Florida auto accident victims normally go to a chiropractor as the first stop in treatment for an auto accident. This is because most primary care doctors such as MD's do not treat auto accident injuries. Further if you go to the hospital after a car accident, they normally will take an x-ray, and if you don't have broken bones and are not bleeding they send you home with some Tylenol. When the back pain sets in a day or two after the accident, this is when people normally seek an auto accident doctor. The chiropractor is uniquely qualified to diagnose and treat auto accident spinal injuries. This is accomplished by numerous modalities, such as electrical stimulation, laser treatment, ultra sound, hot packs, massage and chiropractic adjustment. The course of therapy for chiropractic may need to continue several times a week, tapering off to once a week, or once a month over a course of several months.

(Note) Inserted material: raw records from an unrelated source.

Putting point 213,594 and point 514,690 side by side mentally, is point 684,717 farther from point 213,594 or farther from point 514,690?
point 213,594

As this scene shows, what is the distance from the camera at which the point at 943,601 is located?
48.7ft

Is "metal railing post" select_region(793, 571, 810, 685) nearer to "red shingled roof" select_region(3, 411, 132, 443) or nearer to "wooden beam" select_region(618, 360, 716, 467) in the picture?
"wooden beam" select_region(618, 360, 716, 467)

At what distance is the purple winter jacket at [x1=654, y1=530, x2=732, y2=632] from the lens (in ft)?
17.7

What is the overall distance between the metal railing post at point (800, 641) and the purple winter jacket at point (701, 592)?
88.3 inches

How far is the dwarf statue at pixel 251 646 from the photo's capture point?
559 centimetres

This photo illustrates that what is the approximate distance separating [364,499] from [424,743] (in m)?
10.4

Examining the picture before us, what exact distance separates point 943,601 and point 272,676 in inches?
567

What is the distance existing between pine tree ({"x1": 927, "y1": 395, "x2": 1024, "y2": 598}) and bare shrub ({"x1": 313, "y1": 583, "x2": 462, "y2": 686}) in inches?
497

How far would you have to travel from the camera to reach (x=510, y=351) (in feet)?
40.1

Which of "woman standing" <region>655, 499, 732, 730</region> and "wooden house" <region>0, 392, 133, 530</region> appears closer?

Normally patients improve after a month of chiropractic treatment. If improvement is not seen or if the patient is experiencing numbness or tingling in the arms or legs, an MRI is recommended to determine if there is a disc injury to the spine. A disc injury is known as a permanent injury and normally warrants a second opinion by an orthopedic surgeon or neurologist. If the patient fails to obtain an MRI, or the treating physician does not order an MRI, it becomes more difficult to prove the patient has a permanent injury. Chiropractors are qualified and allowed to determine whether an injury is permanent or not, however an MRI certainly bolsters the diagnosis.
In addition to not having imaging proof of a permanent injury that might require surgery, the lack of an MRI presents a unique problem for the personal injury lawyer. When the personal injury lawyer makes a claim for damages, the claim must be supported by medical evidence in the form of medical records. Often the only records are those of the initial visit to the hospital and the chiropractor, and no MRI. Without an MRI to prove that there was a permanent injury, and no consultation with an orthopedic surgeon or neurologist, the personal injury lawyer faces a challenge.
You need a permanent injury to be entitled to compensation for most (not all) car accident cases in Florida. This is stated in Florida’s law as follows: “In order to recover damages in tort against the owner or operator of a motor vehicle (with respect to which security has been provided as required by Florida Statutes ss 627.730-670.7405), the plaintiff may recover damages for pain, suffering, mental anguish, and inconvenience because of bodily injury, only if the injury consists of:
*Significant or permanent loss of an important bodily function
*Permanent injury within a reasonable degree of medical probability
*Significant and permanent scarring or disfigurement
Compensation for suffering, mental anguish, inconvenience, and pain are known as non-economic damages. Unfortunately, in Florida, most motor vehicle accidents will only provide the plaintiff money if they suffer a permanent injury (or another injury listed above). This permanent injury requirement is also known as the tort threshold.
Fortunately, there are exceptions to the tort threshold. Whether you qualify for compensation may depend on the specific types of vehicles involved in the accident. More specifically, you may or may not get compensation depending on whether:
You were driving a “motor vehicle” when the accident occurred; and/or
The person-at-fault was carelessly driving a “motor vehicle” when the accident occurred
While an MRI is not needed in every auto accident claim, it provides significant and important evidence to assist the personal injury attorney pursuing your claim.